Jay Wright will have NBA coaching offers, but Villanova's AD has confidence in their relationship

Villanova coach Jay Wright talks to reporters on Tuesday after his WIldcats won the NCAA championship. Wright will likely field NBA coaching offers this summer.

Given all the answers to all the questions he was asked during the NCAA tournament about how much he liked leading the basketball team at Villanova, Jay Wright gave the distinct impression that he’s ready to remain on the job for the rest of his coaching life.

NBA teams, however, will pursue him anyway, seeking to convince him that he would be the right man to undertake the challenge of the next level and effectively tackle the rebuild of a franchise. Plus, they will be offering salary proposals that include a lot of zeroes.

Still, Villanova athletic director Mark Jackson is ever alert. He knows the offers are going to come. But he says he owns a “very strong” relationship with Wright.

“I think you need to recognize that he’s one of the top coaches in the country, across any sport or any platform,” said Jackson — who is in his third season at ’Nova — on Wednesday. “You want to be as competitive as you possibly can be on all fronts to make sure he’s supported, and the program is supported, for long-term success.

Camera icon JOSE F. MORENO / Staff Photographer
Mark Jackson, Athletic Director at Villanova University, on coach Jay Wright: “I think you need to recognize that he’s one of the top coaches in the country, across any sport or any platform.”

“I think for me, like any relationship, it starts with transparency and I think we have a lot of that between the two of us. We have a lot of conversations about things that he needs, both for him and the program. There’s a constant dialogue between the two of us about how we stay razor-sharp with this program to allow us to compete with the best programs in the country.”

Wright, 56, became the winningest coach in program history this season, finishing with 422 career wins. He has averaged 33 victories over the past five seasons, during which his team has captured four regular-season and three tournament championships in the Big East. The Wildcats’ 79-62 win over Michigan in Monday night’s national championship game was their 36th, their most in a single season.

“I just have the best job in the country, my hometown, my wife’s alma mater, my favorite team growing up,” Wright, who grew up in Churchville, Bucks County, said after the title contest.

“I’ve got a great president and a great AD, Father Peter [Donahue] and Mark Jackson.
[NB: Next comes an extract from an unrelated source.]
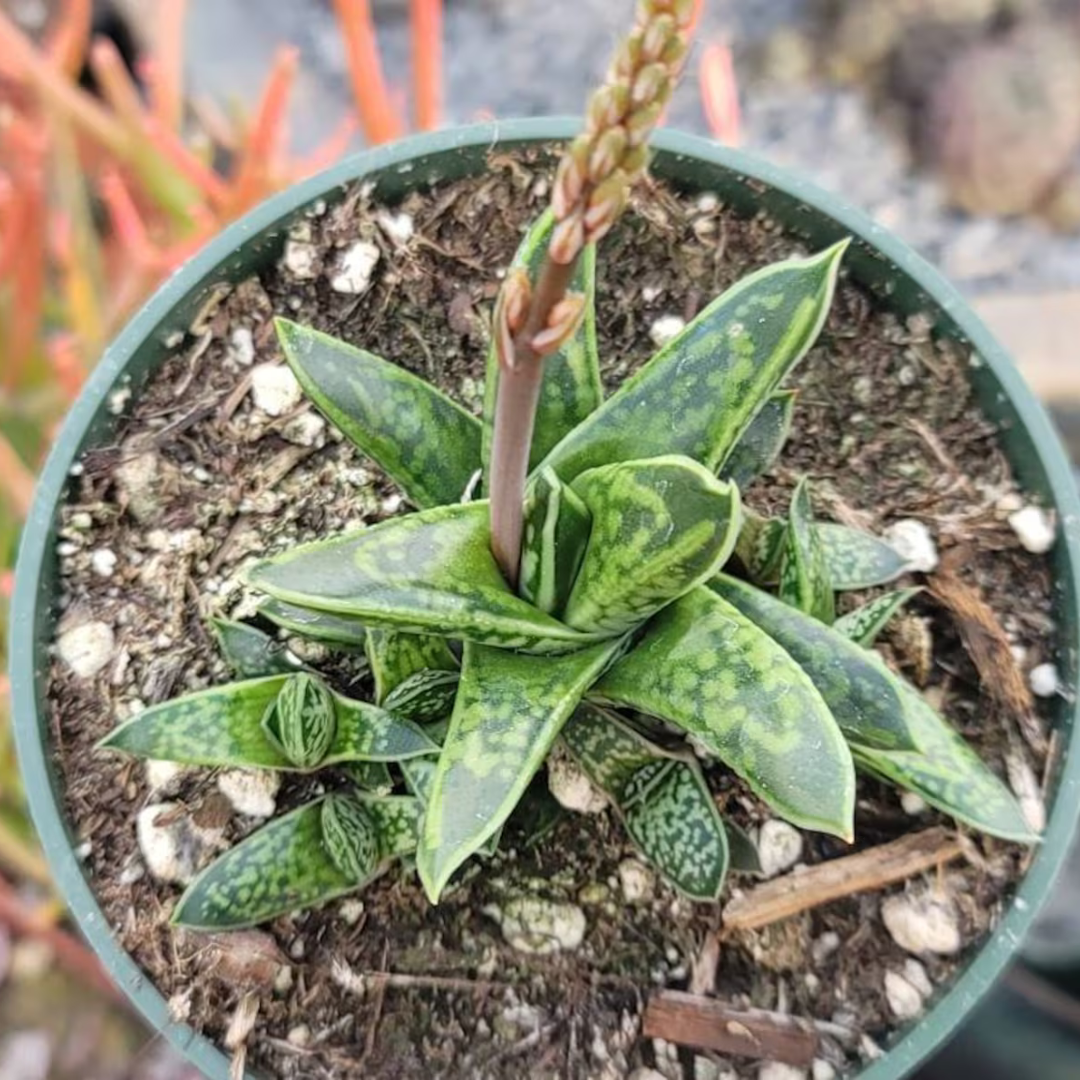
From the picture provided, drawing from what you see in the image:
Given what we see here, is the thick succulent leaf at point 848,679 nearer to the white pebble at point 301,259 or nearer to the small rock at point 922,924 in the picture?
the small rock at point 922,924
I just love going to work every day. Our guys graduate. You see these kids are great kids to coach. As a coach, there’s just nothing better.”

Wright, who earns nearly $2.6 million annually at Villanova, was a target of the Phoenix Suns after winning the 2016 championship. At least five NBA openings — including the Suns — will be available once the current season ends, and Wright is an attractive option because of his ability to develop players and run an offense that fits with the current NBA style.

“I think he made it clear post-game [Monday night] that he’s in a good situation here,” Jackson said. “He understands the value of Villanova beyond basketball and what it means to him and his family.

“But at the same time, he’s a competitive guy that has done an unbelievable job and he’s going to garner a lot of attention. So I think it’s something we’ll always talk about, but as our relationship has gotten stronger over the last three seasons, it’s a much easier conversation between the two of us to have. There isn’t a day that goes by that we’re not in some form of communication.”

Jackson added that communication also concerns how the program can stay competitive with the best programs in the country.

“I think the game is always changing,” he said. “You’re always bench-marking not only against the elite college programs but you pay attention to what the NBA is doing and where technology takes you, where facilities take you. You’re paying attention to how the rules change with the NCAA to make sure we’re taking advantage of ways we can improve student-athlete welfare. So there’s a myriad of ways that we need to be vigilant to always improve our flagship program.”